Wednesday, 13 July 2011

Action on second homes

My article in today's Cornish Guardian focuse on the topic of second homes. It is as below:

Last week, the members of Cornwall Council unanimously backed a motion to seek the removal of the 10% council tax discount presently enjoyed by second home-owners.

Prior to 2004, the discount was a massive 50% but the last Government legislated to allow councils to reduce that discount to 10% if they wished.

From that time, Cornwall County Council and the six former district councils cut the discount to the minimum and used the additional revenue to fund affordable housing schemes across Cornwall. Sadly, this was an arrangement that did not survive the abolition of the districts and the creation of the unitary authority.

Last week’s motion rightly noted that with the “continuing recession and the demand on the public purse to provide frontline services … it would be unjust to allow second home concessions to continue.” It was resolved that Cornwall Council make representations to central government to both abolish the discount and endorse the use of the £1.6 million, that would be raised in Cornwall, for new affordable homes for local people.

There are over 14,000 second homes in Cornwall and their impact has been very damaging, leaving certain hamlets and coastal areas virtually uninhabited in winter months.

It is important that we put pressure on MPs on this issue, but it is about more than just levels of local taxation.

It is my view that it is simply wrong that wealthy individuals should have two or more homes, while many hardworking families cannot afford a first home in their local communities.

The rise in house prices to ridiculous levels, and by association the heightened cost of renting, has been caused by a host of factors. But that includes the growth of second homes and making a commodity out of that most basic human need to put a roof over one’s head.

We need far-reaching reforms to the planning system and the introduction of controls to reverse both the spread and number of second homes. Planning permission should be needed before homes can be turned into part-time residences, so that councillors have the ability to say no.

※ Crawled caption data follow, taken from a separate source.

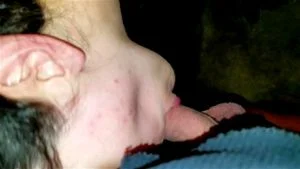 CUCK thumbnail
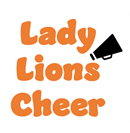 Lady Lions Cheer, LLC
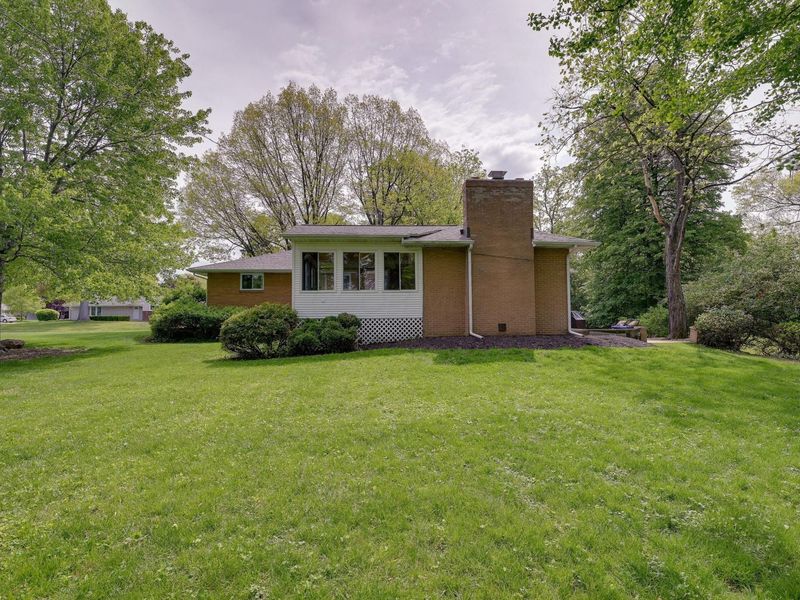 1091 Morning Street, Worthington, OH 43085 Photo 46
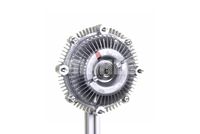 Thumbnail - Koppeling, radiateurventilator - CFC183000P - MAHLE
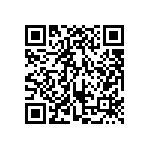 P51-75-G-R-D-4-5OVP-000-000 QRCode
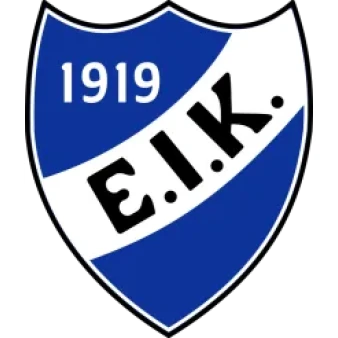 Samla kilometrar - ESSE IK kuva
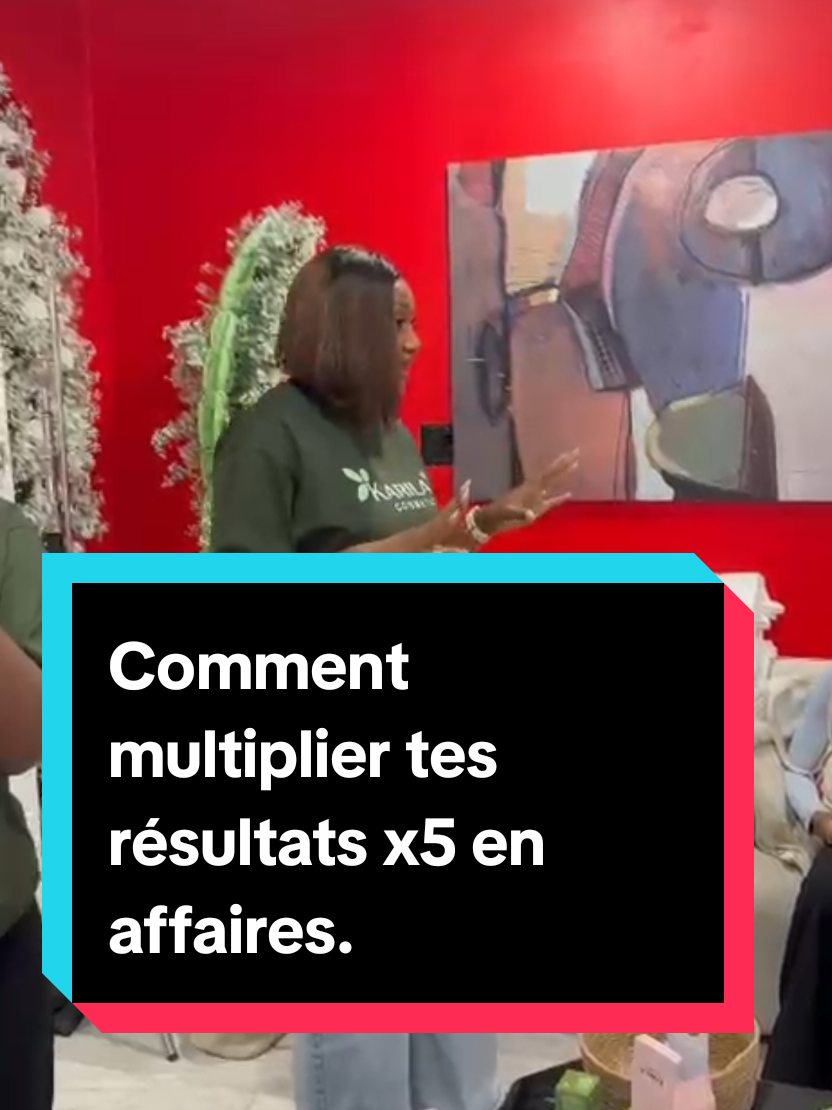 @Marthe Carine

Mebyon Kernow believes that if more than 5% of the housing stock in a particular settlement and/or parish are second homes, there should also be an automatic ban on any new ones. And in such areas, properties used as second homes coming onto the market should only be allowed to be sold for use as permanent dwellings.

The big question is: will the multiple-house-owning politicians at the top of the main parties do what is right for the majority?